Going for Gold

Goldcrest Rebecca Nason

by Rebecca Nason on December 23, 2010 · 4 comments

in Birding Western Palearctic

Goldcrest Christmas

I thought I had managed to get away with going through all of freezing October, November and snow-filled December in the UK without getting some nasty Winter bug. But no, alas I fell at the last hurdle. . . catching this latest miserable bug I imagine whilst out Christmas shopping, bringing home a little more than I bargained for at the end of a marathon shopping spree!
I thought I had dodged passed the coughing, hacking, snivelling sick in Cambridge with success and without looking too much like a OCD sufferer as I tried to breath through my scarf without sucking in wool and moved sharply in the opposite direction of any offending hand-free sneeze of cough sent in my direction by the general public, but clearly this didn’t work and I am now one of them. Christmas is on the doorstep and I am writing surrounded by lemsips and tissues instead of out birding or taking shots!

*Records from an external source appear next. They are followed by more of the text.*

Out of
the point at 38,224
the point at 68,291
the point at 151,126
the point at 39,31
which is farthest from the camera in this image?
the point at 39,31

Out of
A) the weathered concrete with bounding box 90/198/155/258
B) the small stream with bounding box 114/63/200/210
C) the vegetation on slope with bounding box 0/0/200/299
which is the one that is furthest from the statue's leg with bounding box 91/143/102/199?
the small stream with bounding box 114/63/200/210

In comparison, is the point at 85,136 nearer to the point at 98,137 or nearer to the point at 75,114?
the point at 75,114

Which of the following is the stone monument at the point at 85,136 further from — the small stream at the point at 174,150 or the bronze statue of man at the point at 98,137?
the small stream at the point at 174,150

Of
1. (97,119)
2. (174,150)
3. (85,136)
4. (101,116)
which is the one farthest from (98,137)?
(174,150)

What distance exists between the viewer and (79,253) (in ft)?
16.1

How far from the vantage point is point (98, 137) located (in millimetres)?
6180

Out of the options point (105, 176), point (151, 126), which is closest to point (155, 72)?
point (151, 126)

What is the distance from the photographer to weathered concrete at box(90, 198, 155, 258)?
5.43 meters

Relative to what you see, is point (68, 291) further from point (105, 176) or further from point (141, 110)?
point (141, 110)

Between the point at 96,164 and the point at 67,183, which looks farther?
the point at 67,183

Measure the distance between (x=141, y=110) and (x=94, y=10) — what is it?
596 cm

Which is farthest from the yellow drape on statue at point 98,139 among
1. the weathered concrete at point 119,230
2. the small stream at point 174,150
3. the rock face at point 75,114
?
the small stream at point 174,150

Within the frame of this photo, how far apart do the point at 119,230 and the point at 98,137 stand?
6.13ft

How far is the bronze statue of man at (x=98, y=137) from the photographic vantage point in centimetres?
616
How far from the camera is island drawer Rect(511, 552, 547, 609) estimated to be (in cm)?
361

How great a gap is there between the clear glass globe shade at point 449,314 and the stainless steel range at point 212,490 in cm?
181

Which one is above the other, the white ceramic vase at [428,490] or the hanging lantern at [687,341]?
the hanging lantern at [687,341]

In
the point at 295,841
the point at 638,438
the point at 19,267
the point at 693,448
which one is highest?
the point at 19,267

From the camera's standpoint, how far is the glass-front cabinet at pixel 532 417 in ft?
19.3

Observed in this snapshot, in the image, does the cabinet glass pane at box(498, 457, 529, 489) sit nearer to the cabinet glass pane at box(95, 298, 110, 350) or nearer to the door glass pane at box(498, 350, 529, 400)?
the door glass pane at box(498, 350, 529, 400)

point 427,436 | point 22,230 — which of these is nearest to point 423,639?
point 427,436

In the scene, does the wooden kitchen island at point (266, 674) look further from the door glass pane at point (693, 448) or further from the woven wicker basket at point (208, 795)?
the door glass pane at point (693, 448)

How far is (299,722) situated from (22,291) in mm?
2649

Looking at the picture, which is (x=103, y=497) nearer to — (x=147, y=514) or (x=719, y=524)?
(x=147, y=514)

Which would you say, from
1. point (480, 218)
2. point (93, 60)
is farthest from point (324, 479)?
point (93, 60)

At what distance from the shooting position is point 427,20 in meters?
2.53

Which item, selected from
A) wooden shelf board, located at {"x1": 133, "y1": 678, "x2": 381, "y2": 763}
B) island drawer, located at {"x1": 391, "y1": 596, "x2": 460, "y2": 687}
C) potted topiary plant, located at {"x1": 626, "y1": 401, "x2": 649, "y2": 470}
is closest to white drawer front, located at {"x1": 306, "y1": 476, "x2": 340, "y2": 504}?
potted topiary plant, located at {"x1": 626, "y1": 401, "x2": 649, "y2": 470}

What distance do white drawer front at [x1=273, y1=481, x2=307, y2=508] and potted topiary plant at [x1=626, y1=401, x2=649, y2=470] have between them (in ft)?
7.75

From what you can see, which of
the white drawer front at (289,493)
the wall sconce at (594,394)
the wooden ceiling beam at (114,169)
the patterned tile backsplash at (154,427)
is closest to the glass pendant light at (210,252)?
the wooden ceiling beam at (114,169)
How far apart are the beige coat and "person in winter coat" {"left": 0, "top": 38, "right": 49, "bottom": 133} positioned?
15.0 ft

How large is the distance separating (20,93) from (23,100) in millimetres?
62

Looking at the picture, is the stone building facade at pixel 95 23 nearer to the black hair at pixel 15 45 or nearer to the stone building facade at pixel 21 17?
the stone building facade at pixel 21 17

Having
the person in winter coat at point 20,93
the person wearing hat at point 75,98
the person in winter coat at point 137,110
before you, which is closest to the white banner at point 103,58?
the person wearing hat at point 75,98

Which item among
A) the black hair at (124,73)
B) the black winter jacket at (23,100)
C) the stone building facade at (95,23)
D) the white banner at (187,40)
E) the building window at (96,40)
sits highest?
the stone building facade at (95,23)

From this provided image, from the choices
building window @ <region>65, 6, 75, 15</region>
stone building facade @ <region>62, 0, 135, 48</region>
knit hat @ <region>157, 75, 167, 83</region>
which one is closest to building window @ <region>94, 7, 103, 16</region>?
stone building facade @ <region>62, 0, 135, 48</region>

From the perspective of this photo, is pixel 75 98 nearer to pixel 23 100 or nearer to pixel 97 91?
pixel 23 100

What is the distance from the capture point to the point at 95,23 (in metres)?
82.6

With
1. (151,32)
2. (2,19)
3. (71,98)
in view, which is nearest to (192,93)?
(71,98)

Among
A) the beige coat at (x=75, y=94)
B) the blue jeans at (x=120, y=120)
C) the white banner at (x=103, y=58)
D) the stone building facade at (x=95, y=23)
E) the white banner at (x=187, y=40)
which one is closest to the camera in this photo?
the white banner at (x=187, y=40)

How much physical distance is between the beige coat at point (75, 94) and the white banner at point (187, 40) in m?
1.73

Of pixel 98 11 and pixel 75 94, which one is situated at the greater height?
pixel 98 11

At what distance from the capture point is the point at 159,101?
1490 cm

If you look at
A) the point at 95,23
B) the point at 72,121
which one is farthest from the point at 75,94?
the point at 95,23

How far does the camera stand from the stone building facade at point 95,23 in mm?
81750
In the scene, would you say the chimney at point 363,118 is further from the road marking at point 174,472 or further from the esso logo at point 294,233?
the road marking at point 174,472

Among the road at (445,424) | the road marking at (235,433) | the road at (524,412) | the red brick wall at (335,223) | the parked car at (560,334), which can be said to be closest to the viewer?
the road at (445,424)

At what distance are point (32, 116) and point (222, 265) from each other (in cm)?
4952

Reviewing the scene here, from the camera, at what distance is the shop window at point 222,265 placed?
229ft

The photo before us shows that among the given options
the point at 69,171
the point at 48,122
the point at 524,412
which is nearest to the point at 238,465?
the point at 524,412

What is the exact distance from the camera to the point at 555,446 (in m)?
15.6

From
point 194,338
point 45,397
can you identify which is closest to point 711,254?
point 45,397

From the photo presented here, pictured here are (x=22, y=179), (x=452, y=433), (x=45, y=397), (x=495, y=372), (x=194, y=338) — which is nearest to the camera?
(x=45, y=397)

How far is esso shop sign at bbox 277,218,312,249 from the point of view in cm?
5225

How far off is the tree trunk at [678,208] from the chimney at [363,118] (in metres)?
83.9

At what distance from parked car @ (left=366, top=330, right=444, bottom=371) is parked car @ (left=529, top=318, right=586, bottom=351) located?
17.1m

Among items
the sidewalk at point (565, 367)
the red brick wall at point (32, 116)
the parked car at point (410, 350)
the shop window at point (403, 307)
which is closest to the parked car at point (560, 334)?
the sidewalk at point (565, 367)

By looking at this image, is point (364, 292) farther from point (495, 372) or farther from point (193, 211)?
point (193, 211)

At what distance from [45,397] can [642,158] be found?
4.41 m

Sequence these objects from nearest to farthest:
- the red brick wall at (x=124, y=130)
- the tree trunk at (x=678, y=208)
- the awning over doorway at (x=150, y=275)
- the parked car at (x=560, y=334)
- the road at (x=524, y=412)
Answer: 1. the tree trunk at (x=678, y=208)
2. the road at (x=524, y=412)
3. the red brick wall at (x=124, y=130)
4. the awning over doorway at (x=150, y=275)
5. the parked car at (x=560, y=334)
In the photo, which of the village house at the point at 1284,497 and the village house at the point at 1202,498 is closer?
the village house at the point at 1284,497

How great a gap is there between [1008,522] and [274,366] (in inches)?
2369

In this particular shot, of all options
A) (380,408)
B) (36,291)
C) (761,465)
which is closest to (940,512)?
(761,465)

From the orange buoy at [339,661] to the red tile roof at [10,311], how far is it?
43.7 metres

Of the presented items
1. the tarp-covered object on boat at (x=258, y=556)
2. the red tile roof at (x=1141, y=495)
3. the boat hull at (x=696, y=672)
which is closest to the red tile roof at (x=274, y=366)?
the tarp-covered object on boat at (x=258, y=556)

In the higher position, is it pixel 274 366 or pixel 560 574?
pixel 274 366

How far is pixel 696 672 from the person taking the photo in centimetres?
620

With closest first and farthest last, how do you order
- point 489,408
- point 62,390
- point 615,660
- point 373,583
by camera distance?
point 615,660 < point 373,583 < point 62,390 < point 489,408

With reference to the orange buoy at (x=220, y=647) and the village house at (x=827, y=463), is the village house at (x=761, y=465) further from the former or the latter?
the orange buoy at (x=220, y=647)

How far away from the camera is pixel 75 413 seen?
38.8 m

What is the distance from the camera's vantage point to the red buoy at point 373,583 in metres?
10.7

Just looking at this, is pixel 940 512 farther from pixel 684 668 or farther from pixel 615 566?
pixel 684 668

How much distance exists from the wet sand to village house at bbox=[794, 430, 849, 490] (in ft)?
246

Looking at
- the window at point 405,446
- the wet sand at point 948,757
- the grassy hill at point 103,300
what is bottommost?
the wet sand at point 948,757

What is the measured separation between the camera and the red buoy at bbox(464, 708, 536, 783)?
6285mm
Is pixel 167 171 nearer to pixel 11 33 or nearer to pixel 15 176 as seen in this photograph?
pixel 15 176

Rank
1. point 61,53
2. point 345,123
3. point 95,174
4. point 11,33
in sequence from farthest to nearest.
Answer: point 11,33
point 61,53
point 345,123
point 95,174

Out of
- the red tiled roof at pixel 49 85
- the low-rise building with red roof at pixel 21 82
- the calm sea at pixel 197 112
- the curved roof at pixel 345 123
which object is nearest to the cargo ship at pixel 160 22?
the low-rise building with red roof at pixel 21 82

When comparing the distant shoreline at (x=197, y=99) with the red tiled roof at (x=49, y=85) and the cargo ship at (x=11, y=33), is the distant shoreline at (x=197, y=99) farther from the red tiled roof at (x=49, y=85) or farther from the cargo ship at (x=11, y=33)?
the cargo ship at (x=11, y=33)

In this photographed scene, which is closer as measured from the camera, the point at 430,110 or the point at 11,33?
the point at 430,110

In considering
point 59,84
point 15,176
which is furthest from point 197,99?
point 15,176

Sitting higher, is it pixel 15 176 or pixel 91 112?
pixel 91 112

So this week I give you a little photo gallery of one of my favourite UK birds, the Goldcrest Regulus regulus (although I do think Firecrest Regulus ignicapillus just beats them in the looks department!). Until this year I did not have many images of Goldcrests but this Autumn saw a huge influx of these birds moving South during my stay on Shetland and I obtained a lot of new images I am now sorting through whilst unwell. I think of the Regulus family in the UK as the closest we get to the stunning American Dendroica family. Generally weighing in at 5-6 grams, these tiny birds and our smallest bird and can really suffer in the harsh Winter conditions we are now experiencing. The bright yellow crown is all yellow on female Goldcrests but is a darker orange under the yellow on the males, often only evident when ringing them in the hand when you can blow on the crown to reveal it’s orange centre. The bird on the rusty tin below is a male, a little hint of orange just visible at the top of the crown.